*** Selected text ***

September 16, 1998|RANDY HARVEY

You are correct in presuming that the Angels and Texas Rangers have never played more important games against each other than the two-game series starting tonight in Arlington. But they will have to be magnificent games indeed to become more memorable in Texas than a couple of games between the adolescent franchises a quarter of a century ago.

Those in the state who make their living off the land are still talking about the 1973 doubleheader played on "Farm and Ranch Night," not so much because of the baseball but because of the certificate for a free bag of fertilizer each of the first 10,000 customers received.

There was disappointment for the home team between games, when the Angel pitching coach, Tom Morgan, beat Ranger pitcher Jackie Brown in a cow-milking contest.

The Rangers vindicated themselves, however, by winning both games behind the pitching of Jim Bibby, Henry Bibby's brother who, for some forgotten reason, preferred to be called Fontay O'Rooney, and David Clyde, the rookie a few weeks removed from high school who, according to erstwhile sportswriter Mike Shropshire, was the biggest gate attraction in Texas since "Jo-Jo the Lizard Boy at the state fair."

Despite their very occasional successes, the Rangers lost 105 games that season. It would have been 106, but American League President Joe Cronin took pity and didn't require them to forfeit a game after pitcher Jim Merritt confessed he had experimented with a greaseball.

Since expansion gave birth to the Angel and Ranger franchises in 1961, it has become accepted as fact here that the Angels are cursed. The Rangers have no excuse. They have simply been hapless, starting in their first incarnation as the second edition of the Washington Senators. The original Senators inspired the slogan, "Washington--First in War, First in Peace and Last in the American League," and the musical "Damn Yankees," but the tradition was safe with their successors.

In 37 years, the Angels have at least advanced to the playoffs three times and came within one pitch of a World Series berth a mere 12 years ago. The Rangers, who assumed that name when they moved to Texas in 1972, were leading their division when the strike ended the season in 1994 and didn't reach the playoffs until two years later, when they were eliminated in four games by the damn Yankees.

Those, so far, are the franchise's glory years. They, however, were not the subject of Shropshire's book, "Seasons in Hell." He concentrated on the 1973-76 seasons because those are the years he covered the team for the Ft. Worth Star-Telegram and also because they were infinitely more amusing.

The result is a book that makes "Ball Four" seem by comparison like "The Diary of Anne Frank," particularly when he describes the literal comedy of errors that turned the '73 team into, to quote third baseman Jim Fregosi, "the worst . . . I've ever been associated with."

*** Given information ***

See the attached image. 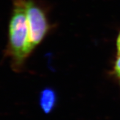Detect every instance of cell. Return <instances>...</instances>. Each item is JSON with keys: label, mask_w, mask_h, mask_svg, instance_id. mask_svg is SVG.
<instances>
[{"label": "cell", "mask_w": 120, "mask_h": 120, "mask_svg": "<svg viewBox=\"0 0 120 120\" xmlns=\"http://www.w3.org/2000/svg\"><path fill=\"white\" fill-rule=\"evenodd\" d=\"M56 92L51 88H45L40 93V105L45 113L48 114L53 110L56 105Z\"/></svg>", "instance_id": "cell-3"}, {"label": "cell", "mask_w": 120, "mask_h": 120, "mask_svg": "<svg viewBox=\"0 0 120 120\" xmlns=\"http://www.w3.org/2000/svg\"><path fill=\"white\" fill-rule=\"evenodd\" d=\"M115 71L119 77H120V54H118L115 65Z\"/></svg>", "instance_id": "cell-4"}, {"label": "cell", "mask_w": 120, "mask_h": 120, "mask_svg": "<svg viewBox=\"0 0 120 120\" xmlns=\"http://www.w3.org/2000/svg\"><path fill=\"white\" fill-rule=\"evenodd\" d=\"M117 48H118V54H120V34L117 40Z\"/></svg>", "instance_id": "cell-5"}, {"label": "cell", "mask_w": 120, "mask_h": 120, "mask_svg": "<svg viewBox=\"0 0 120 120\" xmlns=\"http://www.w3.org/2000/svg\"><path fill=\"white\" fill-rule=\"evenodd\" d=\"M9 44L15 63L20 65L33 49L30 37L26 1L16 0L9 24Z\"/></svg>", "instance_id": "cell-1"}, {"label": "cell", "mask_w": 120, "mask_h": 120, "mask_svg": "<svg viewBox=\"0 0 120 120\" xmlns=\"http://www.w3.org/2000/svg\"><path fill=\"white\" fill-rule=\"evenodd\" d=\"M26 16L29 26V37L33 48L40 43L48 29L45 14L31 0L26 1Z\"/></svg>", "instance_id": "cell-2"}]
</instances>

***

Exercise set.
1. List every person the baseball column names as a pitcher or as pitching in a game.
2. Answer these questions from the baseball column:
(a) How many games did the Rangers lose in the 1973 season?
(b) Which newspaper did Mike Shropshire cover the team for?
(c) In what year did the Rangers take that name and move to Texas?
The data plays no part in this.

Solutions for each task.
1.
Jackie Brown
Jim Bibby
David Clyde
Jim Merritt

2.
(a) 105
(b) The Ft. Worth Star-Telegram
(c) 1972